チャーイは世の中を変えた・・・かもしれない


旅先で、食後にチャーイを啜りながら、この日はあと何をしようか?どこに行こうか?と考える。

お茶やコーヒーがなかった時代、私たち人類は、何を手にして思考していたのだろうか。19世紀以降に急激に加速した社会の進展、技術の進化には、茶、コーヒーの普及と深い繋がりがあるにちがいない。 欧州の有産階級が、茶、コーヒー出現以前にランチで嗜むのはアルコール類だったそうではないか。それはそれでいい時代だったのかもしれないが。

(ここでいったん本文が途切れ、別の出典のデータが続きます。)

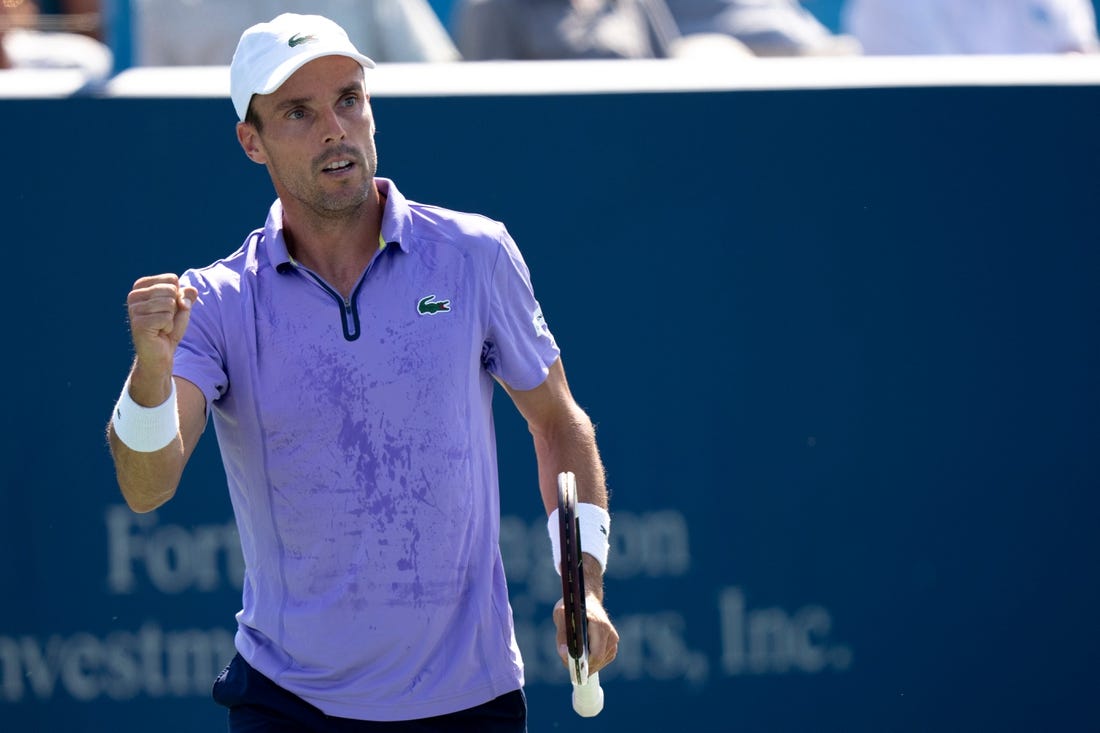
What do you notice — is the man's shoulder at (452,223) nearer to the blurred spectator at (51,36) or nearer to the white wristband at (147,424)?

茶、コーヒーで思い出したのだが、茶葉の大産地インドで、喫茶の習慣が地元の人たちに普及し始めたのは1920年代末から1930年代にかけてのことらしい。かつて貴重で大変カネになる作物であった茶も、このあたりになるとインド・スリランカでの算出量増大、この地域外においてもマレーシア、ケニア等々の英領各国での生産が広がったことから、価格が下落していくとともに、在庫がだぶつくようになってくる。

そこで当時のインド紅茶局が全国で喫茶習慣普及推進の旗振りを始めて、各地でデモンストレーションを始めたとのこと。それまではマーケットになっていなかった茶葉生産のお膝元での需要拡大を図ることになった。当初は英国式の飲み方を導入しようとしたらしいが、地元の人々の嗜好から現在のチャーイの形で広まることになって現在に至る。

その背景には、欧州ではすでに値崩れして買い手が少ない低級品の大量処分という狙いがあったとともに、当時の庶民の購買力の関係もあったはず。お茶はお茶でも、本当に下のクラスのものは、カフェイン入りの色付きのお湯でしかないがゆえに、マサーラーで香りを付けるとともに、ミルクと砂糖で味付けする必要があったということにもなるのかもしれない。

西欧では、カフェ文化の浸透により、様々な市民が集まり議論を交わすようになったことが、民主主義運動を拡大させるとともに、労働組合活動を盛んにしていったと言われているように、インドでもチャーイの文化が広がる中で、反英独立運動が勢いを増していったということもあるかもしれない。

チャーイを啜りながら、そんなことをぼんやり想ったりする。